# Help with making syrup to feed my bees!?



## cg3 (Jan 16, 2011)

You do not need distilled water. For 1:1 syrup you do not even need to heat it. Water and sugar have virtually identical weights/volumes. Just remember that "a pint's a pound the world around". 
They'll take it slowly at first. A gallon will last quite a while until their numbers increase.
Have fun!


----------



## cg3 (Jan 16, 2011)

P.S.- With a top feeder I do not use an inner cover.


----------



## robherc (Mar 17, 2012)

Personally, I don't like styrofoam in my hives...seems to me like the bees could end up chewing it & causing damage to either the foam or themselves...but I tend to be a little paranoid about that kind of stuff, so take it with a grain of salt.

As far as the syrup goes, feeding them a gallon right at first shouldn't hurt anything with package bees; they'll have a lot of comb to build, so it isn't likely to cause them to want to swarm, and if you're on a heavy enough flow that they can't use it, they'll simply not take any.

For making syrup:
I take a LARGE cooking pot (bigger than the amount of total syrup you want by at least 50% if possible); 
pour the water into the pot at room temperature, then add a little less sugar than I think will make 1:1 (by weight, so a bit less than cup-for-cup) and start stirring; 
once all the sugar dissolves, I add a little more & keep stirring; 
repeat until you can't get quite all of the sugar to dissolve;
now turn on the heat under the pot & bring it to a slight boil for about 5-10min to kill any contaminants & bottle your syrup as it cools.

By dissolving the sugar in ROOM TEMPERATURE water, you're assured that you're not creating a super-saturated solution that'll crystallize sugar onto your bees, which is the #1 way to mess up syrup feeding, with the only other real way you're likely to mess it up being that of not checking it before feeding & accidentally feeding fermented syrup to your bees (I refrigerate mine if I'm not planning on using it in the next day or two... just make sure it's over 50*F before you give it to your bees & there shouldn't be any problems there).


Hope this helps
Rob


----------



## Kamon A. Reynolds (Apr 15, 2012)

To go along with Rob you can use a drill and a paint/dry wall mud spinner to easily and quickly mix your sugar into your warm water.


----------



## cg3 (Jan 16, 2011)

OK, here we go. 1:1 will not crystallize no matter how you dissolve it. Depending on your water source it wouldn't hurt to boil it ahead of time but heating syrup after sugar is added takes the chance of overheating and caramalizing (very bad for bees). I just pour sugar plus water in an oversize water jug and shake it. It keeps quite a while at room temperature, when in doubt, taste it. Don't stress about exact measurements.


----------



## Bees4Us (Mar 26, 2012)

So I have been reading that feeding bees can cause swarming, deaths, yellow jackets, waspers and even robbing to happen. I am readying on the Bush Farms site and it says to not feed if possible? To let the bees do it on their own? The new hives that are installed have to be fed, right? Am I missing something totally here? 

The guy at the local Dadant store said the styrofoam feeder was the best feeder for me. We did paint the outside of it with white paint to keep it stable. I know that I will be removing the feeder soon, right? Probably after the first 7-8 frames in the first brood box are filled I guess?

· · ·

Written problem a -
Reproduce the bee-syrup thread word for word, starting at "## Kamon A." and ending at "about exact measurements.".

[Dataset excerpt]
· · ·

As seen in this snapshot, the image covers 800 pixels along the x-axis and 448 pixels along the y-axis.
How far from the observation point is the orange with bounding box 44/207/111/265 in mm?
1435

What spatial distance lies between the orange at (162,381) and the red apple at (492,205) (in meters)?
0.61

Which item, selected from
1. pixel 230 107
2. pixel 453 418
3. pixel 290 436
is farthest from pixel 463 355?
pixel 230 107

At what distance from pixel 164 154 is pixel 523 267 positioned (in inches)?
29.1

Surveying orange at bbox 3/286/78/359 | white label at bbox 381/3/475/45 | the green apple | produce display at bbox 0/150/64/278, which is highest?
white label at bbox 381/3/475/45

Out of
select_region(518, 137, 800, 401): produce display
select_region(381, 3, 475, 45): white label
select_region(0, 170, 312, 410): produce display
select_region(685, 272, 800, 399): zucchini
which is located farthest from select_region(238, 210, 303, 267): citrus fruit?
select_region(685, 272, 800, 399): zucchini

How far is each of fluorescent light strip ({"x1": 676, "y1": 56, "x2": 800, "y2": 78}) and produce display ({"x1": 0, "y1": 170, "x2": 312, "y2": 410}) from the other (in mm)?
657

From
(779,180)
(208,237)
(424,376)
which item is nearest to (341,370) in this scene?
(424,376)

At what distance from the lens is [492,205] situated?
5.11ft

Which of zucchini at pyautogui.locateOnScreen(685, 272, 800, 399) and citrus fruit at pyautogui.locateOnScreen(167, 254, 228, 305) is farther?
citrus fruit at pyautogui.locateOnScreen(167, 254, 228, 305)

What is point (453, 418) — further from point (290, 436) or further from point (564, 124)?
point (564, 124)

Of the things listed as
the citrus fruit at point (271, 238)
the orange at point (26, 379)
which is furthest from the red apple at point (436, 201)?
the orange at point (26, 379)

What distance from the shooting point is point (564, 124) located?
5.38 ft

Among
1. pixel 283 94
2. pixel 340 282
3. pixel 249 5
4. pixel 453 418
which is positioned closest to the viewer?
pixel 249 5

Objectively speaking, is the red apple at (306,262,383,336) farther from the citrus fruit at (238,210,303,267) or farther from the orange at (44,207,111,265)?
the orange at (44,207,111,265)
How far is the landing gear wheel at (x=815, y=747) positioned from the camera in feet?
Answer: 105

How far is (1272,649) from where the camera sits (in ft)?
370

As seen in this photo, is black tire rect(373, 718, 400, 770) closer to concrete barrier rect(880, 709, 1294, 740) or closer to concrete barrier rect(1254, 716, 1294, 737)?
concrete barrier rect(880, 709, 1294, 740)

· · ·

Written problem b -
Return each line of the records that contains the word "display".

Exercise response a -
## Kamon A. Reynolds (Apr 15, 2012)

To go along with Rob you can use a drill and a paint/dry wall mud spinner to easily and quickly mix your sugar into your warm water.


----------



## cg3 (Jan 16, 2011)

OK, here we go. 1:1 will not crystallize no matter how you dissolve it. Depending on your water source it wouldn't hurt to boil it ahead of time but heating syrup after sugar is added takes the chance of overheating and caramalizing (very bad for bees). I just pour sugar plus water in an oversize water jug and shake it. It keeps quite a while at room temperature, when in doubt, taste it. Don't stress about exact measurements.

Exercise response b -
Surveying orange at bbox 3/286/78/359 | white label at bbox 381/3/475/45 | the green apple | produce display at bbox 0/150/64/278, which is highest?
select_region(518, 137, 800, 401): produce display
select_region(0, 170, 312, 410): produce display
How far is each of fluorescent light strip ({"x1": 676, "y1": 56, "x2": 800, "y2": 78}) and produce display ({"x1": 0, "y1": 170, "x2": 312, "y2": 410}) from the other (in mm)?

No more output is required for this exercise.